TRECHO DO DOCUMENTO:
========

Texto curatorial de Alex Hamburger para exposição Paisagens Randômicas na Galeria Caixa Preta - 2015

​​​​​​​Os registros que ora se nos oferecem à contemplação foram ensejados pelo curioso, profícuo e difuso panorama das metrópoles. Passagens fixadas pela mirada de um dispositivo móvel prismático da ideia, entretecidas por um imaginável emaranhado de fios condutores.
Paisagens marcadas por uma heterogeneidade radical, plena de zonas duplas, mistas e múltiplas, abertas para quem estiver disposto a explorá-las como aqui intentado por uma lente inquieta e “varredora”. Esta mostra, a princípio uma investigação em lançar luz no enorme potencial da espacialidade, de um terceiro lugar, ou terceiro espaço, segundo o conceito luminar de Edward Soja, também pode ser considerada um espaço de alteridade, identificando-se bastante com a junção do real e do imaginário e indo além da lógica binária. Consequentemente, um espaço de co-presença, multifário e hostil aos limites e demarcações territoriais foi estabelecido. Seus trajetos foram pontilhados por aquele caminhar à esmo do flanêur baudelairiano, percorrendo espaços intermediários (esses 3ºs espaços), que implicam ao mesmo tempo uma política urbana de desenvolvimento artístico e uma política artística de desenvolvimento urbano.

========

ITENS:
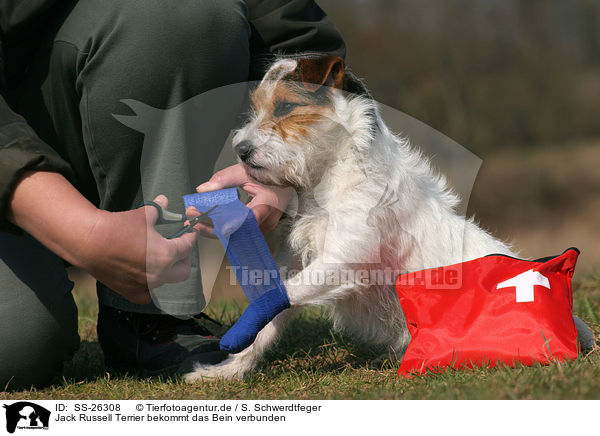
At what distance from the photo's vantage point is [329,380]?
267 cm

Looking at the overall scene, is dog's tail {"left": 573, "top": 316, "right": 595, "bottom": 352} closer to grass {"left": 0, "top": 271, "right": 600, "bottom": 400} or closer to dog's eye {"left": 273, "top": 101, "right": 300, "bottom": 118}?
grass {"left": 0, "top": 271, "right": 600, "bottom": 400}

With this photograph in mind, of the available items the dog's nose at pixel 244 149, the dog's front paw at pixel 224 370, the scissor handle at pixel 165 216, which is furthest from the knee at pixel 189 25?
the dog's front paw at pixel 224 370

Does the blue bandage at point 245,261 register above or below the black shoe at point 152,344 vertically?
above

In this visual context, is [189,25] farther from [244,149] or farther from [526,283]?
[526,283]

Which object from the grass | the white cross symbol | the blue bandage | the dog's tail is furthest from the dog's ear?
the dog's tail

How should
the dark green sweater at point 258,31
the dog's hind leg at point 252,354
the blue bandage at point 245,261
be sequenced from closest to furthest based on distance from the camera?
the blue bandage at point 245,261
the dark green sweater at point 258,31
the dog's hind leg at point 252,354

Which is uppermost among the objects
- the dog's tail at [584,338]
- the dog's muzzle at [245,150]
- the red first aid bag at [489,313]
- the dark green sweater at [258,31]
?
the dark green sweater at [258,31]

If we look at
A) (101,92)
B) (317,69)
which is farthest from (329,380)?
(101,92)

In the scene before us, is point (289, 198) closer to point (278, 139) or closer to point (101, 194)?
point (278, 139)

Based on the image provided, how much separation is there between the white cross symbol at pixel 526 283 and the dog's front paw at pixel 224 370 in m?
1.16

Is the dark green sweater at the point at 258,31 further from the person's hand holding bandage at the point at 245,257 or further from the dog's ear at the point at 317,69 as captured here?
the person's hand holding bandage at the point at 245,257

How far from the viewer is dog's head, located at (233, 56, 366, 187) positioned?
106 inches

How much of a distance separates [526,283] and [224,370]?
1.31m
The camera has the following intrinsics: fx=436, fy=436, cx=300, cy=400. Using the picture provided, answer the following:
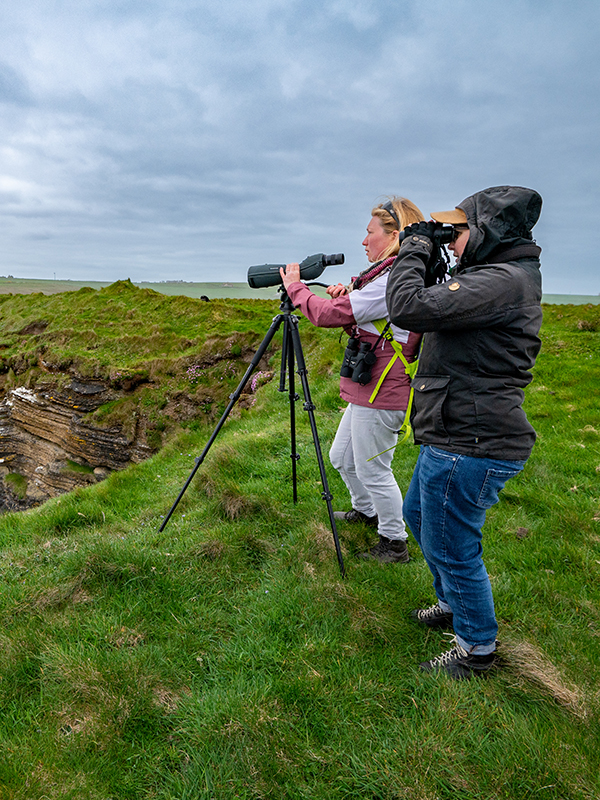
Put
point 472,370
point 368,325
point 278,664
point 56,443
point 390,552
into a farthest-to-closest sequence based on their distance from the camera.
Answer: point 56,443 < point 390,552 < point 368,325 < point 278,664 < point 472,370

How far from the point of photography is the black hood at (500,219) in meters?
2.39

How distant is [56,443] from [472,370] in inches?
725

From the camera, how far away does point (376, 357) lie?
3.95 m

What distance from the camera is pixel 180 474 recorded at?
26.9 feet

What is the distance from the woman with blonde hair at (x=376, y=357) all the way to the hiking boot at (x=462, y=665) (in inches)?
48.7

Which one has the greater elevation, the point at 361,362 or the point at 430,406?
the point at 361,362

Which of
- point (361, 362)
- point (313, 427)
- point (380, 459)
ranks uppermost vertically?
point (361, 362)

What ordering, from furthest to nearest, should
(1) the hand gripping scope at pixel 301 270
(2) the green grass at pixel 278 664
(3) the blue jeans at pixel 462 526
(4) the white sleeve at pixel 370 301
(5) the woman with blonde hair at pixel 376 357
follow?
(1) the hand gripping scope at pixel 301 270
(5) the woman with blonde hair at pixel 376 357
(4) the white sleeve at pixel 370 301
(3) the blue jeans at pixel 462 526
(2) the green grass at pixel 278 664

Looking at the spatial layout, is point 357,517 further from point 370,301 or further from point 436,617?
point 370,301

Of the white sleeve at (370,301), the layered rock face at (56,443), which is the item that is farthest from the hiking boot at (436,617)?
the layered rock face at (56,443)

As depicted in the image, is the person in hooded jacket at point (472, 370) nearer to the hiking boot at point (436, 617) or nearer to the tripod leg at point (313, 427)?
the hiking boot at point (436, 617)

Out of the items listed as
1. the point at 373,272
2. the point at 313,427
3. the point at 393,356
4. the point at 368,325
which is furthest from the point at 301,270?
the point at 313,427

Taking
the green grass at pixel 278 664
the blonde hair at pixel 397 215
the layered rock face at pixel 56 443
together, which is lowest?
the layered rock face at pixel 56 443

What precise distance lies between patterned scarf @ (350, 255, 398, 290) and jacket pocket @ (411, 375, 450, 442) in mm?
1267
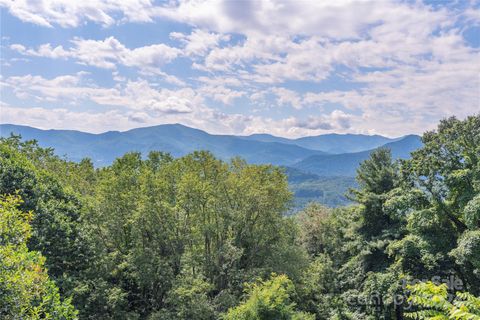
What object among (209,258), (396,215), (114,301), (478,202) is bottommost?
(114,301)

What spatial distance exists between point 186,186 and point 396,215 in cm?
1365

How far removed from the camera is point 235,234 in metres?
25.9

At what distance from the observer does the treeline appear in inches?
719

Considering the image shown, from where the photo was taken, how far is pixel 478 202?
52.4 ft

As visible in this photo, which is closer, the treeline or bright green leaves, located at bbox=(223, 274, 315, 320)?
bright green leaves, located at bbox=(223, 274, 315, 320)

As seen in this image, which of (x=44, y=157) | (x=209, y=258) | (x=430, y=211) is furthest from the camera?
(x=44, y=157)

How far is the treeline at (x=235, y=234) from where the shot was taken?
1827cm

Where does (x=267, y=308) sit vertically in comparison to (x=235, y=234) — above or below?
below

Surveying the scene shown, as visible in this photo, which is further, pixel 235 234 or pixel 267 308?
pixel 235 234

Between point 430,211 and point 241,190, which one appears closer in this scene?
point 430,211

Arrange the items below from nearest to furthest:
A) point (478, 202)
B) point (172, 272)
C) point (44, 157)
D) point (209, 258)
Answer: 1. point (478, 202)
2. point (172, 272)
3. point (209, 258)
4. point (44, 157)

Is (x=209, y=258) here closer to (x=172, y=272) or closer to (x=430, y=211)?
(x=172, y=272)

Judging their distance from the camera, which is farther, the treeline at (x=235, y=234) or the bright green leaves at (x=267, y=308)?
the treeline at (x=235, y=234)

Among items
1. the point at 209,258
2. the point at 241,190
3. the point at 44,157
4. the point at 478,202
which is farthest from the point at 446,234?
the point at 44,157
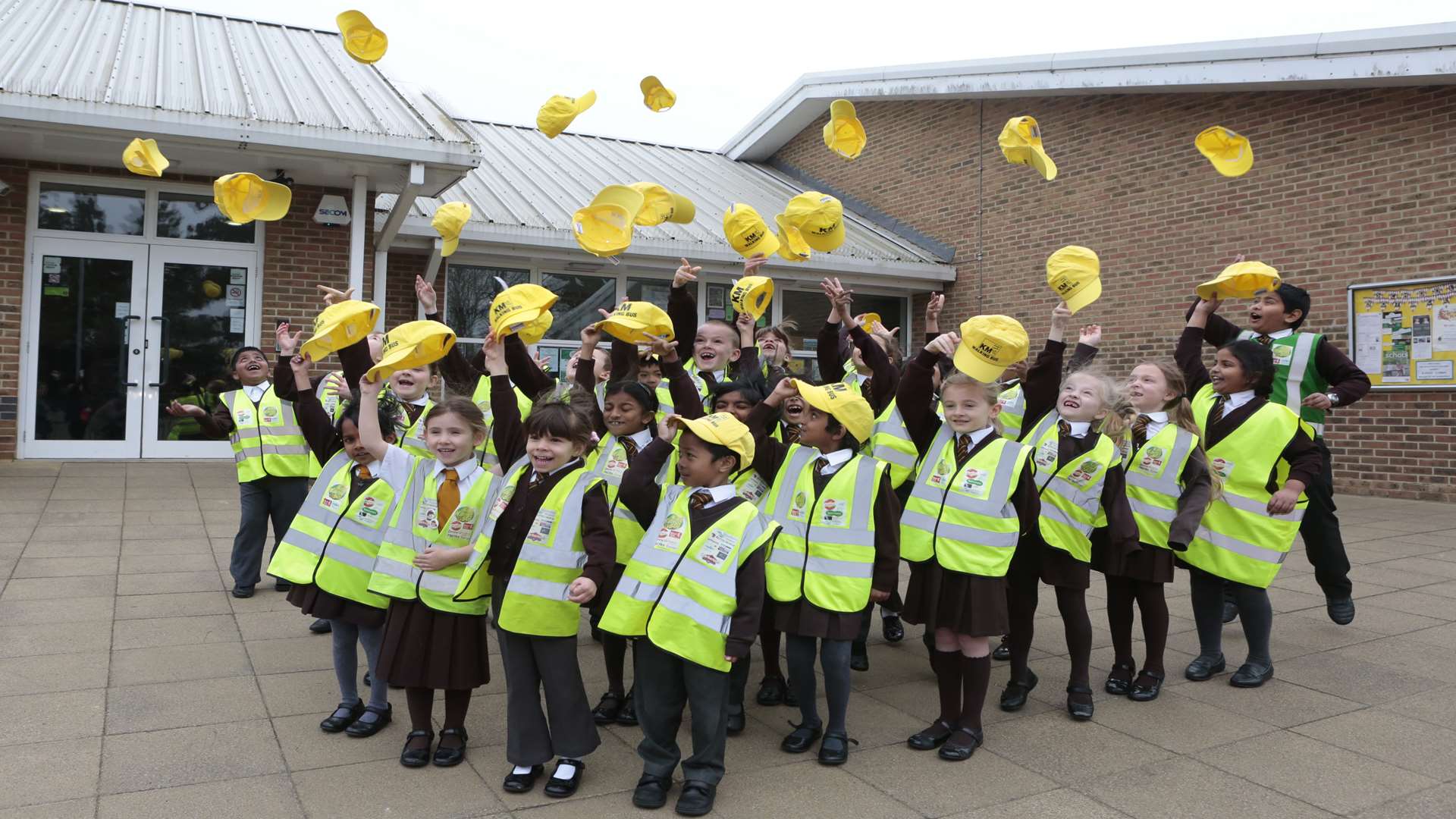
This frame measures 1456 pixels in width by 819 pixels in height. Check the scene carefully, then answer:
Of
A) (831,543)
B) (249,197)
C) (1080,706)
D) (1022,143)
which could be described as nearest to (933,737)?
(1080,706)

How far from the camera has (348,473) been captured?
4.05m

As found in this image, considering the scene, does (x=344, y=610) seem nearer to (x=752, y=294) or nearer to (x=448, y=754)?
(x=448, y=754)

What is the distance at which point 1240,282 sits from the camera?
487 cm

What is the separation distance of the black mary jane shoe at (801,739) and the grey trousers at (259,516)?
11.7 ft

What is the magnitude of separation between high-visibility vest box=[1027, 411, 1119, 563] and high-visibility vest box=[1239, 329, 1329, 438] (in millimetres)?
1585

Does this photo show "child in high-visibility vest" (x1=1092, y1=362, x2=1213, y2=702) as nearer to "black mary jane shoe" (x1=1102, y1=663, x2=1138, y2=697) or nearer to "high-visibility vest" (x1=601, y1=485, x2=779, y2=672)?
"black mary jane shoe" (x1=1102, y1=663, x2=1138, y2=697)

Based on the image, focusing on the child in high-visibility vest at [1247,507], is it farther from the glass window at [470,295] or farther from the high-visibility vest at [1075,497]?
the glass window at [470,295]

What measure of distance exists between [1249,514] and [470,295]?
9369mm

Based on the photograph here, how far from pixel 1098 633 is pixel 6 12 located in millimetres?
12720

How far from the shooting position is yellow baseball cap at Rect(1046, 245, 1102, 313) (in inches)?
169

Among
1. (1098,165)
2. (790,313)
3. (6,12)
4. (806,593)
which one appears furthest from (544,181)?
(806,593)

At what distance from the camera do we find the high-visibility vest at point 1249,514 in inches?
179

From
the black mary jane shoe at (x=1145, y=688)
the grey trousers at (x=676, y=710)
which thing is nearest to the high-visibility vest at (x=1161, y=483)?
the black mary jane shoe at (x=1145, y=688)

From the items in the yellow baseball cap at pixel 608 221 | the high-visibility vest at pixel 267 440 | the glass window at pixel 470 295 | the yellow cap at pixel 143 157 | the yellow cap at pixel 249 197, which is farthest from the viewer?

========

PARTES DO EXERCÍCIO:
• 1. Responda com base no texto curatorial:
(a) Em qual galeria foi a exposição?
(b) A quem o texto atribui o conceito de terceiro espaço?
(c) Que tipo de espaço foi estabelecido como consequência, segundo o texto?
• 2. Prossiga com o texto curatorial da exposição Paisagens Randômicas a partir da última frase.

RESPOSTAS DO EXERCÍCIO:
• 1.
(a) Na Galeria Caixa Preta.
(b) A Edward Soja.
(c) Um espaço de co-presença, multifário e hostil aos limites e demarcações territoriais.

• 2.
Nesse sentido, algumas linhas-mestras traçadas tiveram por objetivo empreender um esquema de atuação semi-nômade, psico-geográfico. De fato, a tropa nômade, o urbanismo unitário, o estudo da deriva, são articulações características da ‘fábrica urbana’, e como tal, não poderiam deixar de ser contemplados pelos diversos ângulos e súbitas paisagens dessas pictures at an exhibition.Essa trajetória, através de espaços randômicos, instáveis, substitui uma fixidez intolerável, recorrente e arraigada do olhar sobre os objetos, quaisquer que sejam, fazendo com que esse desafio implique numa liberdade transdisciplinar, questionadora de posturas e atitudes que não são mais exclusivas de geógrafos, arquitetos e toda a gama de idealizadores urbanos.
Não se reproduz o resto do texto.